There is a theorem that you can add up all of these well-behaved $y_n(x)$ and generate any shape $y(x)$ for the real string that you want. The subject is called Fourier analysis. And that's just what happens when you release your guitar string. From the string's perspective you've just excited a whole bunch of different modes with different $n$, and they all begin to oscillate at their own frequencies.

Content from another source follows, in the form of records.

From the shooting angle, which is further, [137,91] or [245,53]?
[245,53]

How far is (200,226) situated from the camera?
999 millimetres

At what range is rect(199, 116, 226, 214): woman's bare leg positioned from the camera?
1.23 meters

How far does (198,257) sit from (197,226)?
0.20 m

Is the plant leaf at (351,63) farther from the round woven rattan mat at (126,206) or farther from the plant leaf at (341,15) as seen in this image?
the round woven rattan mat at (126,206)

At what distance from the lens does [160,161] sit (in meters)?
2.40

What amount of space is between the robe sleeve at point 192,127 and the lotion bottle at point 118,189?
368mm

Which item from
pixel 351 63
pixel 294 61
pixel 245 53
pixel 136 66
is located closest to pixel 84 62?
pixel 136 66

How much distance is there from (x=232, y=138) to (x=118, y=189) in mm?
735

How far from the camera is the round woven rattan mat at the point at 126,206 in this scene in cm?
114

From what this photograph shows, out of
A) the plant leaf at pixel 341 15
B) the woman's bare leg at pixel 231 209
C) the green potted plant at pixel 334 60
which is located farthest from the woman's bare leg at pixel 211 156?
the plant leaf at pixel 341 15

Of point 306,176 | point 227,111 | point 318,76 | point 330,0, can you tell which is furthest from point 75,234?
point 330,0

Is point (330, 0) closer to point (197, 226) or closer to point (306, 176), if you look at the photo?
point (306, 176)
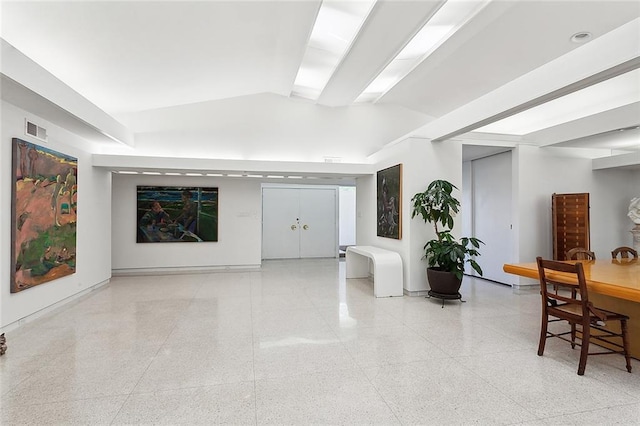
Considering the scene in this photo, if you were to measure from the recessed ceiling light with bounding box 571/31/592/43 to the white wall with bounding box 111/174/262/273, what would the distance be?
21.8 feet

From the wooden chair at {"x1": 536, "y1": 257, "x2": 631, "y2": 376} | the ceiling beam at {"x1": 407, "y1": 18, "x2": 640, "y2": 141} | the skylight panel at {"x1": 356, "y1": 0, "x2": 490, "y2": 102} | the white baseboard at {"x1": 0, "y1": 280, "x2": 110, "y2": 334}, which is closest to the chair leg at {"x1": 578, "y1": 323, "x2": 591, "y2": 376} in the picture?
the wooden chair at {"x1": 536, "y1": 257, "x2": 631, "y2": 376}

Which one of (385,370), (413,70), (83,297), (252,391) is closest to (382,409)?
(385,370)

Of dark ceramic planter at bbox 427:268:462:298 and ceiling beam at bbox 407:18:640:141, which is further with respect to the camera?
dark ceramic planter at bbox 427:268:462:298

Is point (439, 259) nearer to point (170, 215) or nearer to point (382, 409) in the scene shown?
point (382, 409)

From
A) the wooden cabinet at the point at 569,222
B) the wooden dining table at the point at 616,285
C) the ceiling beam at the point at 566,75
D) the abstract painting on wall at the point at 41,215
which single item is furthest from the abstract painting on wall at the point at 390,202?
the abstract painting on wall at the point at 41,215

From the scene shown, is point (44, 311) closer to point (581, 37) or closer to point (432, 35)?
point (432, 35)

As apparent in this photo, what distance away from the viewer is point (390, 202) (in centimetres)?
614

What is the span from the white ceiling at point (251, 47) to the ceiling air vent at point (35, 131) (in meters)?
0.77

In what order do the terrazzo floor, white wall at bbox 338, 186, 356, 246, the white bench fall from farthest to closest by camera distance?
white wall at bbox 338, 186, 356, 246, the white bench, the terrazzo floor

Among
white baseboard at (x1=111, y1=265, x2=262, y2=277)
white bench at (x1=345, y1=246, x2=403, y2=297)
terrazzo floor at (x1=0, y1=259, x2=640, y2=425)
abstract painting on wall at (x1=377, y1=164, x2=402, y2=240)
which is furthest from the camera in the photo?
white baseboard at (x1=111, y1=265, x2=262, y2=277)

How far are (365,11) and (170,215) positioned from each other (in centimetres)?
631

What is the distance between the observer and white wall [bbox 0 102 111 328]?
3.70 meters

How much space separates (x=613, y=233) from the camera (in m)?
6.43

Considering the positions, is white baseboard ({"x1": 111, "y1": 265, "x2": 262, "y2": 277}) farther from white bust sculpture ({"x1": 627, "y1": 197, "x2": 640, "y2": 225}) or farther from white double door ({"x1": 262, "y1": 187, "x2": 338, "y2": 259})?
white bust sculpture ({"x1": 627, "y1": 197, "x2": 640, "y2": 225})
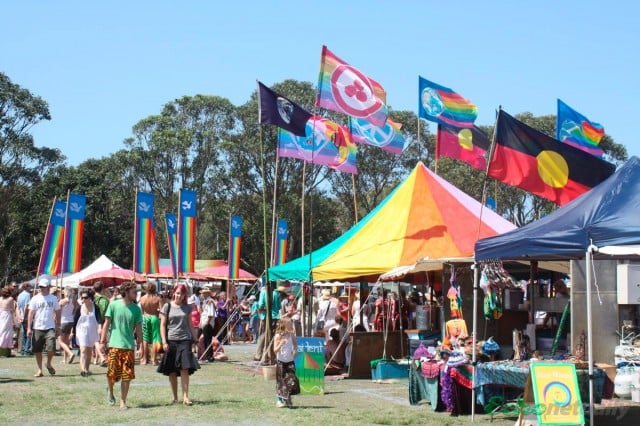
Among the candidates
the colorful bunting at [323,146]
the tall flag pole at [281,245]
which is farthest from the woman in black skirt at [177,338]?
the tall flag pole at [281,245]

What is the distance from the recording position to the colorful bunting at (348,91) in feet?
55.6

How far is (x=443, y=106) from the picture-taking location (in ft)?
55.9

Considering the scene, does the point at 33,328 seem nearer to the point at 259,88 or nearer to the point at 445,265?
the point at 259,88

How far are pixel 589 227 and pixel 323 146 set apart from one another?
10.8 m

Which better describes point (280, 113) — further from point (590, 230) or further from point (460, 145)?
point (590, 230)

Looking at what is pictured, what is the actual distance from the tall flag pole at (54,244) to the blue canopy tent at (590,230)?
60.6 ft

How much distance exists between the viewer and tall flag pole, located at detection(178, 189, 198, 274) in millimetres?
26891

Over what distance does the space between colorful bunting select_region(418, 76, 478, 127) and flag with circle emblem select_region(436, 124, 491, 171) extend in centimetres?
15

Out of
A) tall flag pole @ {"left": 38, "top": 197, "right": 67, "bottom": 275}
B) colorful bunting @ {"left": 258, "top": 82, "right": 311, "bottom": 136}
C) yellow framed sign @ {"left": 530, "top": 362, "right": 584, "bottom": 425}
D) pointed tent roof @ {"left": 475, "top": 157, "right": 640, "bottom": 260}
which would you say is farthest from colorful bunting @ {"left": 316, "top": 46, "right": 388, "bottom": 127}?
tall flag pole @ {"left": 38, "top": 197, "right": 67, "bottom": 275}

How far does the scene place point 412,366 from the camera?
12.0 metres

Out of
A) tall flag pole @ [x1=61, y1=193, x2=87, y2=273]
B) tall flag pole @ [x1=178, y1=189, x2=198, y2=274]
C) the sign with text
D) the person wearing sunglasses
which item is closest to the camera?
the sign with text

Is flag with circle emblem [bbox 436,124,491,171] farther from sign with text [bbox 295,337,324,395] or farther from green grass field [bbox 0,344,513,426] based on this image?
sign with text [bbox 295,337,324,395]

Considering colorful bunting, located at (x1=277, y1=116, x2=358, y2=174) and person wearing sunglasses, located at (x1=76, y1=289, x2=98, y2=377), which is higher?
colorful bunting, located at (x1=277, y1=116, x2=358, y2=174)

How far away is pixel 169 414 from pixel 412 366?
3562mm
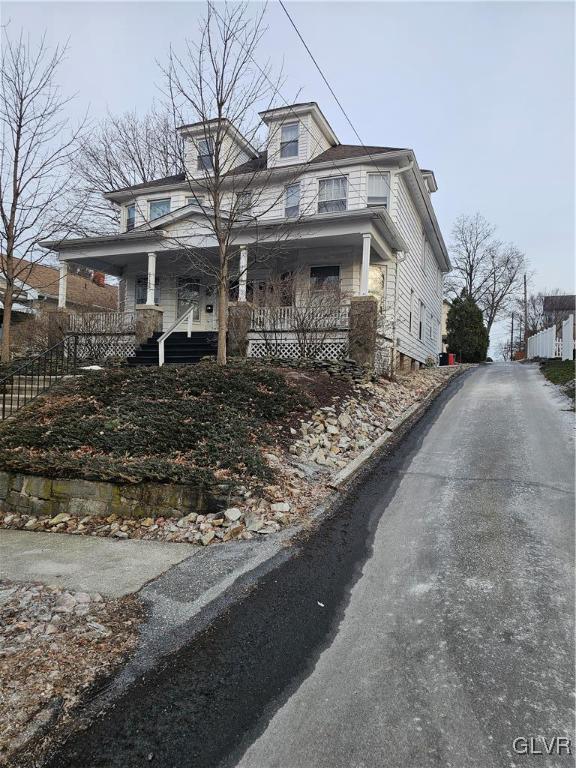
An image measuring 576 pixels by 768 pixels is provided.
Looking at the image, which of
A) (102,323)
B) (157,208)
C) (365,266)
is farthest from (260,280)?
(157,208)

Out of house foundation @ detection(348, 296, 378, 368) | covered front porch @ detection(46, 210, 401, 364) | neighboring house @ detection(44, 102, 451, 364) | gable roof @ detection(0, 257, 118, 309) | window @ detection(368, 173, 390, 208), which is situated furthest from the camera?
gable roof @ detection(0, 257, 118, 309)

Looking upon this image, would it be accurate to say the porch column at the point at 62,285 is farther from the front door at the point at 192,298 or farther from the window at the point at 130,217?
the window at the point at 130,217

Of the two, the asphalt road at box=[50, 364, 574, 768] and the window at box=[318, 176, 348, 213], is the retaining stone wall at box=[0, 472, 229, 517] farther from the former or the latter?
the window at box=[318, 176, 348, 213]

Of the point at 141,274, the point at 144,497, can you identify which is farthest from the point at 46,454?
the point at 141,274

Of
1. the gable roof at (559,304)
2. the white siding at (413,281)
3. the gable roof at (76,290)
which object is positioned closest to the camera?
the white siding at (413,281)

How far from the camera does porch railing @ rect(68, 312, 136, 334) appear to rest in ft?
46.4

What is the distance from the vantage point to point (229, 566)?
3762mm

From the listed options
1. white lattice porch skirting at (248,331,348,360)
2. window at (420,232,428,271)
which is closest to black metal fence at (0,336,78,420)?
white lattice porch skirting at (248,331,348,360)

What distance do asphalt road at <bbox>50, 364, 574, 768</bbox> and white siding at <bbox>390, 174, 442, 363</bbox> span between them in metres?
11.3

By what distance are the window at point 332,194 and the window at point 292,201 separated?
0.75 meters

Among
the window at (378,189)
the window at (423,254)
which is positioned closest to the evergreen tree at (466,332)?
the window at (423,254)

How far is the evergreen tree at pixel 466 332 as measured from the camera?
1035 inches

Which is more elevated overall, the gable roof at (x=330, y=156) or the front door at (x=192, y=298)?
the gable roof at (x=330, y=156)

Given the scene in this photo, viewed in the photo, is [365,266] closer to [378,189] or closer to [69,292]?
[378,189]
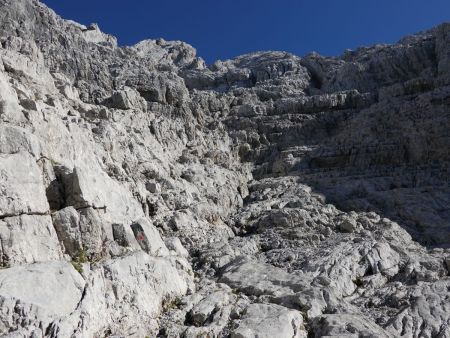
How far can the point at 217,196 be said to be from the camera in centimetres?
4634

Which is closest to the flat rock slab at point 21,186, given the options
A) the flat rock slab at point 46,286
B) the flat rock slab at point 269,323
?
the flat rock slab at point 46,286

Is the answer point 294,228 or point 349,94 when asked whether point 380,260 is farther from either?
point 349,94

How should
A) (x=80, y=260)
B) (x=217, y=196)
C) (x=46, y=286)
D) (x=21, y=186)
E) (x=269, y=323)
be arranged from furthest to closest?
(x=217, y=196) → (x=80, y=260) → (x=21, y=186) → (x=269, y=323) → (x=46, y=286)

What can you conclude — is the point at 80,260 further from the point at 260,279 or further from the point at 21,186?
the point at 260,279

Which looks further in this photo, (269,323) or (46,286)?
(269,323)

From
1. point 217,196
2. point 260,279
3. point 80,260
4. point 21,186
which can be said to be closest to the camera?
point 21,186

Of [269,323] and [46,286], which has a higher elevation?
[46,286]

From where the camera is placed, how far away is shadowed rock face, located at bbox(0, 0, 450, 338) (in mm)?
19375

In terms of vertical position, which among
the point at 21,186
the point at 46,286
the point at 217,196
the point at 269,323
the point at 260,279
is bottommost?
the point at 269,323

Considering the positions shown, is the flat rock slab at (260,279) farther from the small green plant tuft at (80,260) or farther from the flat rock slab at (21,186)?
the flat rock slab at (21,186)

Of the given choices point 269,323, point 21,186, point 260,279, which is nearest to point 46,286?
point 21,186

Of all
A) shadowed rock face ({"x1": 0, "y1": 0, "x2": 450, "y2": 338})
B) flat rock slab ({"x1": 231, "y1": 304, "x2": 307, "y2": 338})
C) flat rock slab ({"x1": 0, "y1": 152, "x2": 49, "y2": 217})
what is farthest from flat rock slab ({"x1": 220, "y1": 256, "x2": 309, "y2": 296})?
flat rock slab ({"x1": 0, "y1": 152, "x2": 49, "y2": 217})

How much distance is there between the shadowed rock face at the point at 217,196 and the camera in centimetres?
1938

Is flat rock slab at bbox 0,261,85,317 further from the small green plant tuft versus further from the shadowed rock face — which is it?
the small green plant tuft
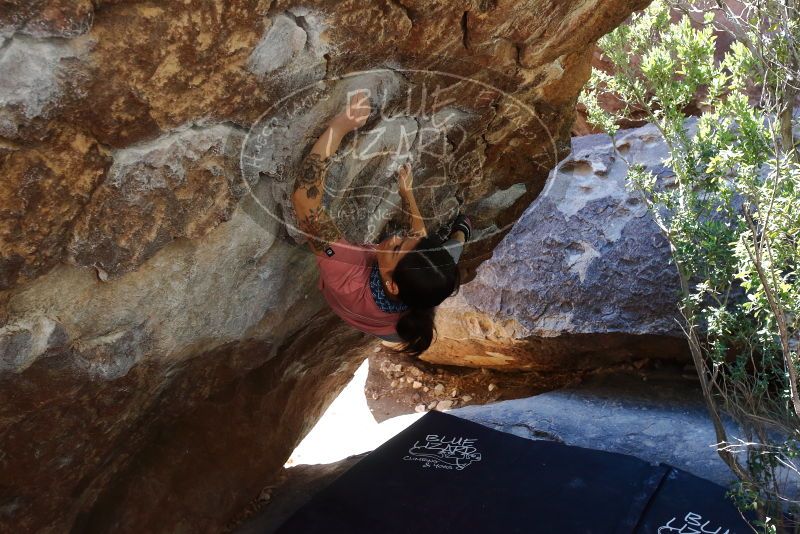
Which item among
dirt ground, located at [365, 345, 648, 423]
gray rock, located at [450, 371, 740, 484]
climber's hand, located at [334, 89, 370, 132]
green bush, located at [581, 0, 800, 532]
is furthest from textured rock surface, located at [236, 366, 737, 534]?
climber's hand, located at [334, 89, 370, 132]

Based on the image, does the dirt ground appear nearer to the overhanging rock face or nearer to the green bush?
the green bush

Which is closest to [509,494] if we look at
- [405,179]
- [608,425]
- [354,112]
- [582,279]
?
[608,425]

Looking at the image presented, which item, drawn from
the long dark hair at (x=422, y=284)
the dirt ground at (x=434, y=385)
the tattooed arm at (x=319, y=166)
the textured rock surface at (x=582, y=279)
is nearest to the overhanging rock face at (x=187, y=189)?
the tattooed arm at (x=319, y=166)

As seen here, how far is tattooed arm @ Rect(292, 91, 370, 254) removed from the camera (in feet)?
7.39

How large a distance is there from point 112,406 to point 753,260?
6.20 feet

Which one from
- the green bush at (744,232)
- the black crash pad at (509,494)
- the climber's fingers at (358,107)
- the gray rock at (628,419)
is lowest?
the gray rock at (628,419)

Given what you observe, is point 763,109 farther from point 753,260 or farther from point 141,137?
point 141,137

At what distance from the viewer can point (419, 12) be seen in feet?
7.13

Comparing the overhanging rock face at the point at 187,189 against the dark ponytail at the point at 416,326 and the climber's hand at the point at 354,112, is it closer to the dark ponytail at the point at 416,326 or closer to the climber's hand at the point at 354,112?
the climber's hand at the point at 354,112

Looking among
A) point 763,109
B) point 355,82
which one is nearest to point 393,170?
point 355,82

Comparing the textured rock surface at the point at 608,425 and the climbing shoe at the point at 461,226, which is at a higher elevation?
the climbing shoe at the point at 461,226

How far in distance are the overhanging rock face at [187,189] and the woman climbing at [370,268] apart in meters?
0.06

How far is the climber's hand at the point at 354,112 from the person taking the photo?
2.27 m

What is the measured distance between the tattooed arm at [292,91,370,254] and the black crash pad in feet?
4.46
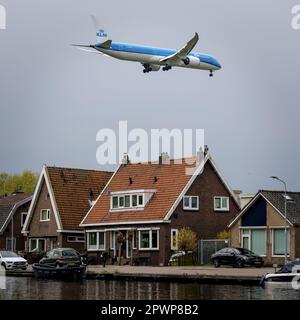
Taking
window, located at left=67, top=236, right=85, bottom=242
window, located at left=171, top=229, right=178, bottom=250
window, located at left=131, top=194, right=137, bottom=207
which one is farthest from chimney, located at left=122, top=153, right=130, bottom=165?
window, located at left=171, top=229, right=178, bottom=250

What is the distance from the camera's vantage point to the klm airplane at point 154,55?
74500 millimetres

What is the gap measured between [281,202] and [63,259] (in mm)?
18730

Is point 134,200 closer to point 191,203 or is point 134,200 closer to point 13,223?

It's worth pointing out that you have some control over which harmonics you excite by choosing where you pluck the string. Here's how the harmonics up to $n=16$ (four octaves above the fundamental) contribute to the shape of a guitar string plucked near the middle, near the sound hole, and near the nut:

guitar harmonics

The "exact" triangle shape is in blue; the fundamental excitation is in green; the fundamental plus first harmonic in red, then cyan, magneta, yellow, etc. as more harmonics are included. Plucking a guitar string near the nut (bottom figure) excites lots and lots of the higher harmonics. This is a thing you can hear on a guitar: strumming close to the nut produces a harsh, pinched sort of an "eeee" sound. By contrast, if you pluck the guitar string very near the center of the string, you put very little energy into the 1st, 3rd, 5th, harmonics, which have a node at the middle of the string. This gives a sort of rounder, "oooo" sound to the strings. Give it a try!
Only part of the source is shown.